The moment felt calm, as if I’d been reeled in on a lure, that I had no restraint, just waiting to be thrown into a cold lake. 

“Fine.”

She unwrapped the package of firecrackers and placed one on top of a beer can. It blew off and dented the top a few feet away. 

“The high you get is when you throw them from your hand,” she said. “It can be risky if it has a short fuse.”

 I went ahead and grabbed one from the pack. It had been decades since the last time that I messed around with firecrackers. 

“Straighten the fuse,” she said.  “Give it a second and throw it up high.”

It was as if any frustrations or anxiety vanished. I lit another one and the relief made me feel even better. We continued this, in sync, throwing firecrackers from our hands into the air and I paused for a moment, thinking in two days, it would be the Fourth of July and I should do something fun with Kenzie. A weekend to Lake George? Green Mountain Falls?

“Do another!” Crystal yelled.

 I threw one over near the top of a small tree on the side of the parking lot of Claire’s and a split-second later, shards of burnt paper fell to the ground. In tandem, we finished off the pack of firecrackers. 

“I’d better get to my Greyhound,” she said. “Take this other pack with you, Attley. Go light them off with Kenzie. Again, thanks for the ride and breakfast. And for the hundred dollars.”

“You’re welcome. Hey?”

I gave her my cell number. “Can you text or call me when you get to Denver. I just want to make sure you’re safe.”

“Okay, Daddy-o.”

“No, not like that.”  

“Sure,” she said, and she typed my number into her cell phone. “Attley, Kenzie will understand about your job. Secrets and lies only cause more problems. Distrust is a hell within itself.” 

“You’re wise for your age. Take care in Denver, Crystal. Be careful with that A.I. stuff. We don’t know what direction that’s going and it could be a scam or lead to something illegal.”

“Well, you have fun here in Meridian. Sorry, I didn’t mean to be sarcastic.”

“It’s O.K.”

She leaned in and gave me a hug. In twenty years, she would be near my age, and I imagined that she’d found happiness with a partner with whom she could trust. I imagined her listening to The Beatles on her AirPods on the bus before zonking out.

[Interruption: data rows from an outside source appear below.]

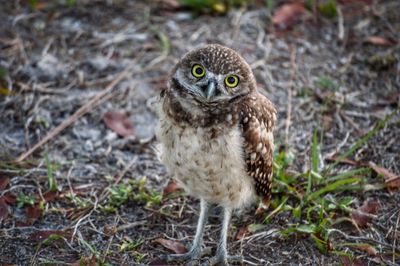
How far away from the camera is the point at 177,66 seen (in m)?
3.79

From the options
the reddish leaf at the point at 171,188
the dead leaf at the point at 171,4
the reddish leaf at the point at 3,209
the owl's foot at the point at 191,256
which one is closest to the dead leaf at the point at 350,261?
the owl's foot at the point at 191,256

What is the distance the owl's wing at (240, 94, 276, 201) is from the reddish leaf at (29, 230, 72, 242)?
1.27 metres

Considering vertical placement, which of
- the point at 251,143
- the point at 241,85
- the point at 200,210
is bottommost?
the point at 200,210

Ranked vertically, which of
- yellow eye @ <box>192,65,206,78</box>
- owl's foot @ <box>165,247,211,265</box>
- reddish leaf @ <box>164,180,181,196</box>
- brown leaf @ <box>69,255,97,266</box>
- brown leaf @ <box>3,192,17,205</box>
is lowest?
owl's foot @ <box>165,247,211,265</box>

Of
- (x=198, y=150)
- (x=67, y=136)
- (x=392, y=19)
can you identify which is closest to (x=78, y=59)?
(x=67, y=136)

I drove home and waited for Kenzie. Our little Yorkie Sammy stared at me by the backdoor in the kitchen. He wanted out, and I opened the door and watched him scuttle around a bush. I still had gray soot on my fingers from the firecrackers. Not long after, I heard Kenzie’s car pull in the driveway. She looked tired, slinking into the house—our eyes met at the same time as we both said hello, in tandem. Before I could tell her about DeVoor, she took a deep breath and said, “Hey, honey. I got some bad news. They let me go at work today. You know, I think it’s all this A.I. stuff that’s moving too damn fast.”

“Really?” I said. “A.I.?”

“Yes. How was your day? How was DeVoor?”

I glanced down at my fingers, the metallic dark soot of firecrackers seemed to brighten out of nowhere, and the first thing out of my mouth was: “It was an interesting day. It’s going to be all right. We’re going to be fine.”